-- The data follows --

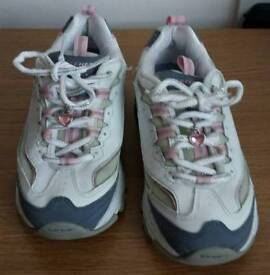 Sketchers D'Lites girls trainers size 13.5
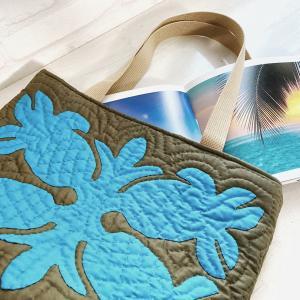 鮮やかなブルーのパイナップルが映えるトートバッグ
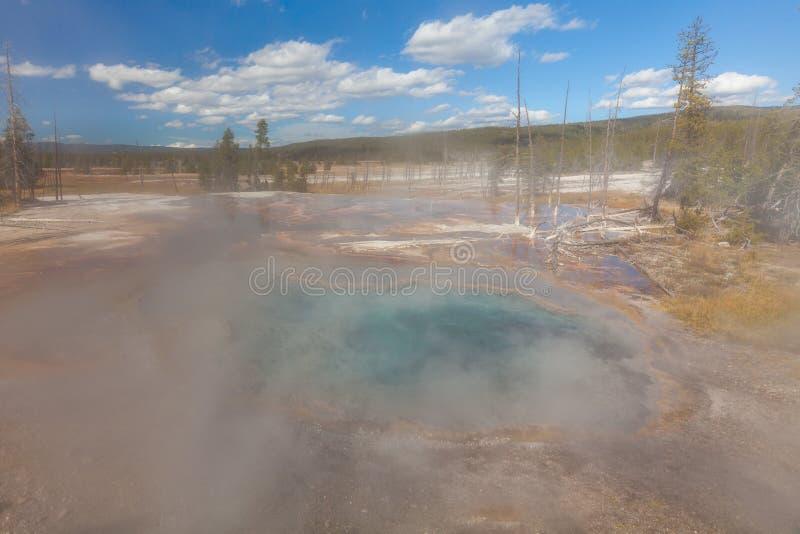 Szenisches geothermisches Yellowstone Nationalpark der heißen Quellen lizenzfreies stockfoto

-- The data concluded --

◆ Work required ◆
This task calls for the listing to be restated exactly, with images omitted.

◆ Task result ◆
 Sketchers D'Lites girls trainers size 13.5
 鮮やかなブルーのパイナップルが映えるトートバッグ
 Szenisches geothermisches Yellowstone Nationalpark der heißen Quellen lizenzfreies stockfoto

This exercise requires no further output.